Australia has unintentionally embarked on a great economic experiment over the thorny question of whether migration lowers wages.

Counter to the usual posturing of the anti-immigration lobby, the economic literature generally suggests immigration increases wages overall, but not necessarily for the lowest-paid groups.

With immigration effectively halted, Australia will be labour market economists’ petri dish – a chance for real-time experience to sort out the veracity of torturing of historical data.

But that’s only if the government allows the experiment to run.

For example, the well-publicised shortage of fruit and vegetable pickers should have sent agricultural wages soaring. It hasn’t.

Instead, COVID exceptions are being made, South Australia importing 1200 Pacific Islanders who will work for existing wages.

That is part of the dark underbelly of the Australian economy, the former land of the fair go – the jobs we collectively want done cheaply so we can enjoy cheap stuff and rich profits but are not prepared to do ourselves.

You can hear it now from people forced to holiday at home instead of Bali. “Holidays are so expensive in Australia for what you get” – that’s the difference paying more than subsistence wages makes.

It’s the baseline of the gig economy, the food delivery riders pedalling into the night, lucky if they nearly make the minimum wage, not even afforded basic safety gear.

Five food delivery riders have died while working in Australia since September. Photo: Getty

That’s the end of the market where a careless – or intentionally designed migration system – can suppress wages.

The experiment now under way is what happens further up the chain in middle- and higher-level jobs.

An intelligent migration program for a country with Australia’s massive potential should not be just a matter of adding extra demand by increasing the headcount.

A program favouring a cohort that is younger, better qualified, more entrepreneurial and more ambitious than the native population should result in one plus one equalling more than two.

Data section:
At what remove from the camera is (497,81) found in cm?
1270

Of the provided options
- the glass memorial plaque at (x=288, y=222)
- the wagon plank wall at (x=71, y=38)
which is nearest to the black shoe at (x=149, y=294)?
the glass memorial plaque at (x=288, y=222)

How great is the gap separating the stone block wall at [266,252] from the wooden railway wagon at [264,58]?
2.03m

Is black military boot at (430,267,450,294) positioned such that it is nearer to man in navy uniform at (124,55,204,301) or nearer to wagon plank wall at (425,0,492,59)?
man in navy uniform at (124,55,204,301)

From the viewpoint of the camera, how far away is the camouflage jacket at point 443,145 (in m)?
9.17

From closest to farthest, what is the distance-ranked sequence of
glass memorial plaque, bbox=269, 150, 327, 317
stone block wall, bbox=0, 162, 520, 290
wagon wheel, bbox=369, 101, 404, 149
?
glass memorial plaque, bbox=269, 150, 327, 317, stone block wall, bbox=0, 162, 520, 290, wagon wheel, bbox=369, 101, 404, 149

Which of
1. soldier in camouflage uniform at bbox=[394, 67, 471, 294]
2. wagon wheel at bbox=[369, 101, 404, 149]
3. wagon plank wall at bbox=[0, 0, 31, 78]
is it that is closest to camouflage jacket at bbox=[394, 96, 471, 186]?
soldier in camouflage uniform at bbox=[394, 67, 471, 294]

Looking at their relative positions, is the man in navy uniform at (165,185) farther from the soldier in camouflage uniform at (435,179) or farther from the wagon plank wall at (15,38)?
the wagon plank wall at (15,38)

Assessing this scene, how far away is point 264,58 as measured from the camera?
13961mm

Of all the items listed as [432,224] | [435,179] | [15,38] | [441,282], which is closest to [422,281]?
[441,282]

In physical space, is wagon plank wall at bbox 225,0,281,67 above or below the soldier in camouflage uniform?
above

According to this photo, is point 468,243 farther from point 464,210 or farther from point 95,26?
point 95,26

==

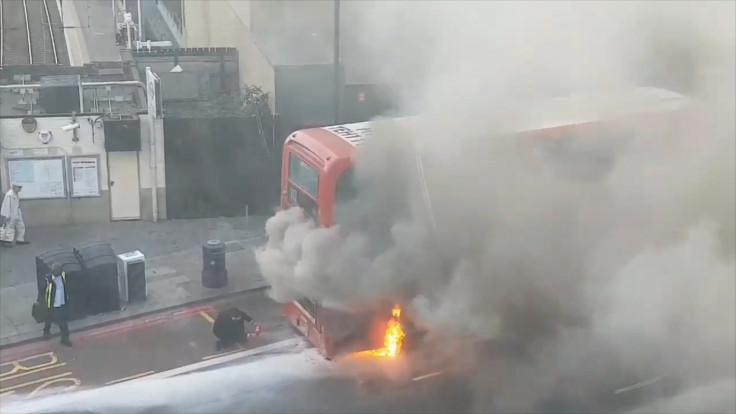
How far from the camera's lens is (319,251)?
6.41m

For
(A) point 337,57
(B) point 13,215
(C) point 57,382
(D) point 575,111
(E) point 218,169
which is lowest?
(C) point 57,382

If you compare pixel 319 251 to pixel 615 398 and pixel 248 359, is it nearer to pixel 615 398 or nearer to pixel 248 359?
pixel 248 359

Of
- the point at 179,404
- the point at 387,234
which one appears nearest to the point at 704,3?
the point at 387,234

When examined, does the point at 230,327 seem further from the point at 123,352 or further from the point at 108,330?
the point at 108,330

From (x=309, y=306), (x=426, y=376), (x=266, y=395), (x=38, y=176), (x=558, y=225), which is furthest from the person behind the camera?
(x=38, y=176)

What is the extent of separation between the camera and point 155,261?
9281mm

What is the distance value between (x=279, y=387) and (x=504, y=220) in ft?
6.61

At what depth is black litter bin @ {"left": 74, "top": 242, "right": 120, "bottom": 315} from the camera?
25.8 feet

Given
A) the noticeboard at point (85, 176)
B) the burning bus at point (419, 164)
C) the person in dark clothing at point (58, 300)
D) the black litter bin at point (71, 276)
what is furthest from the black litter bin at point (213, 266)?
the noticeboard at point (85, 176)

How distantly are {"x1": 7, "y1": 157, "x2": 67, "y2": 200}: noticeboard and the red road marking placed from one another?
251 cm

Requirement:
Continue the article on immigration and Australian wages, starting right after its final sentence.

Task response:
A well-administered skills program, filling gaps that would otherwise prevent broader employment growth, should contribute to greater demand for labour overall and, therefore, wages.

Well, that’s the theory – at least until you run into the wall of broader wages suppression policy.

As reported last week, specialist recruiter Robert Half expects employers will have to offer more money this year to entice workers to leave existing jobs, the “stability premium”.

The vast majority of foreign-language job ads advertise below minimum wages.

With tech and finance employers unable to turn on the migration tap to fill roles in parts of the economy recovering strongly from the pandemic slow down, the evidence will be in over the next year or so as to just how dogged is capital’s real wages strike.

I don’t hold an economic model, mate, but I wouldn’t bet on wages growth breaking out. And nobody will be able to blame migration.

The task for labour market economists will be sorting the impact of government wages policy, weak population growth, restricted skilled migration and the entrenched management culture of the past half dozen years or so.

The industrial relations warriors of the 1970s and ’80s wouldn’t believe how successful capital has become in grabbing an ever-greater slice of the pie.